Instructions for the task: Your job is to copy every line in the material containing the word "United".

Information shown:
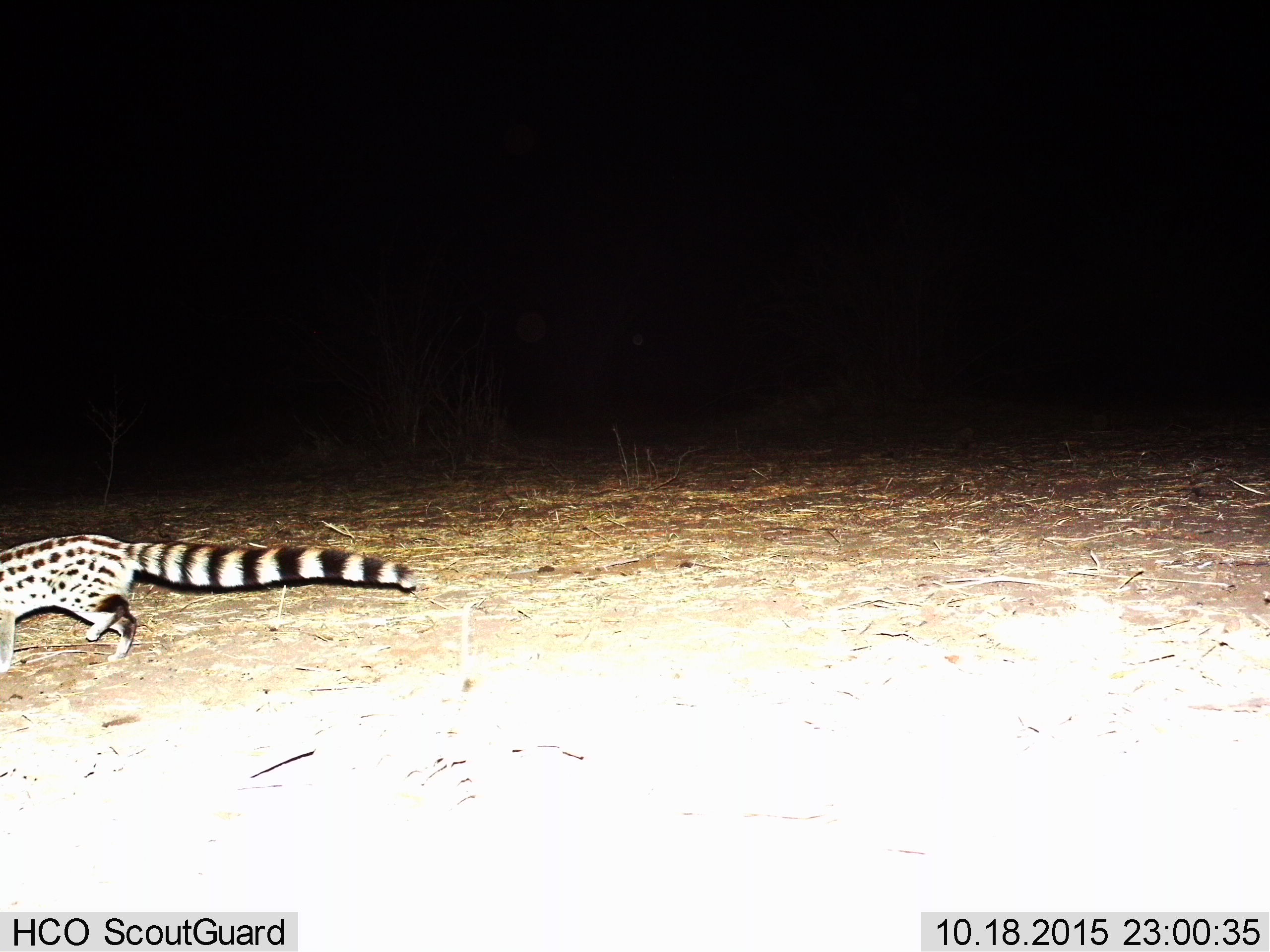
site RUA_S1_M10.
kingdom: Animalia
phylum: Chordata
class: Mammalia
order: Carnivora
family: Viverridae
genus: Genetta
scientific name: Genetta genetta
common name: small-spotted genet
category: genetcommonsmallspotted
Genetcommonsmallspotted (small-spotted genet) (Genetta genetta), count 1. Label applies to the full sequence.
* * *
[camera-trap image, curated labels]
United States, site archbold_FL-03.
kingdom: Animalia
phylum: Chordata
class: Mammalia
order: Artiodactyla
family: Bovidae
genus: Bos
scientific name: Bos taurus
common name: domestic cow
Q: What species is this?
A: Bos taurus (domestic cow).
* * *
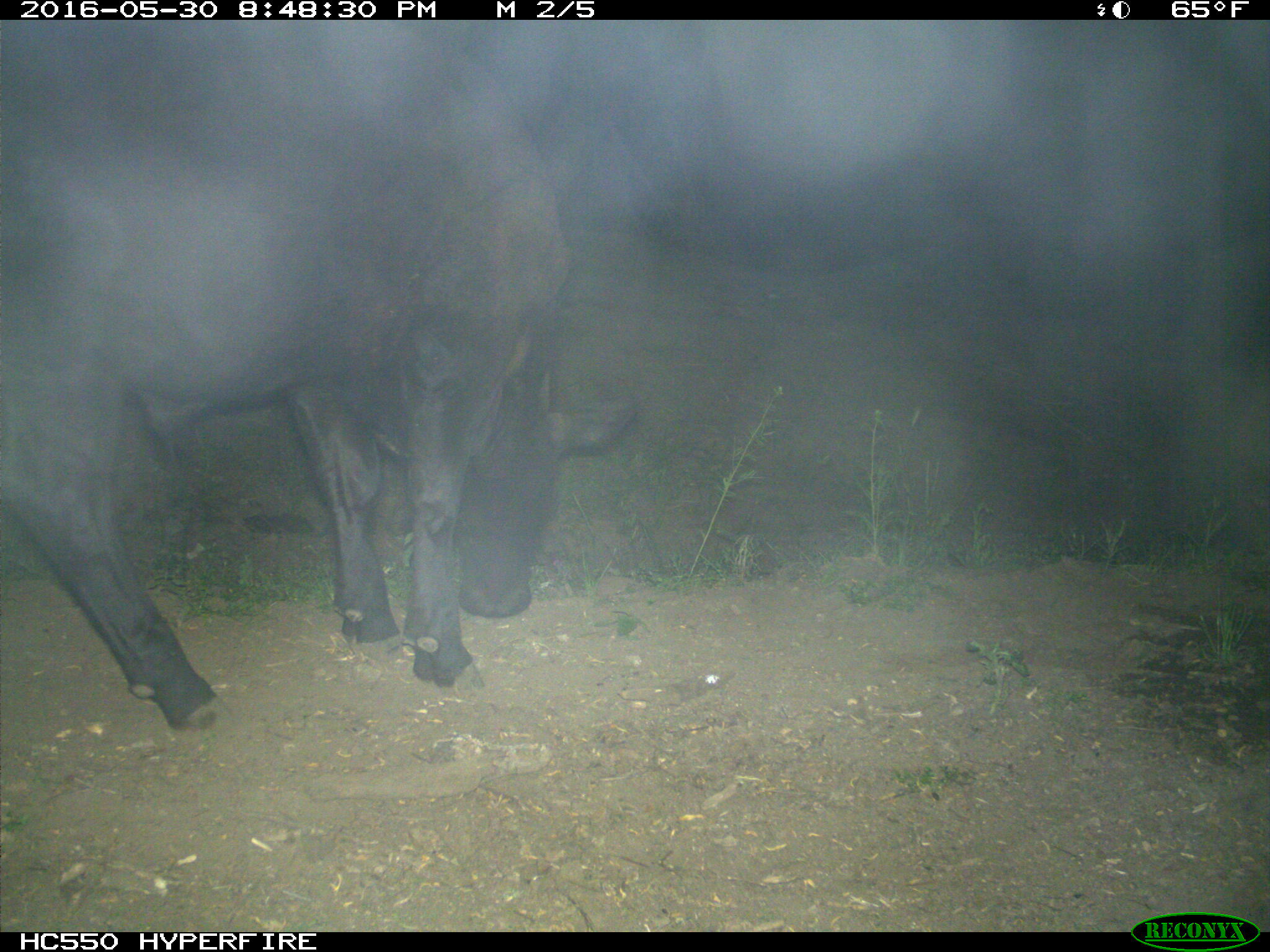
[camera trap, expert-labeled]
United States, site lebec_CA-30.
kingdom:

Output for this exercise:
United States, site archbold_FL-03.
United States, site lebec_CA-30.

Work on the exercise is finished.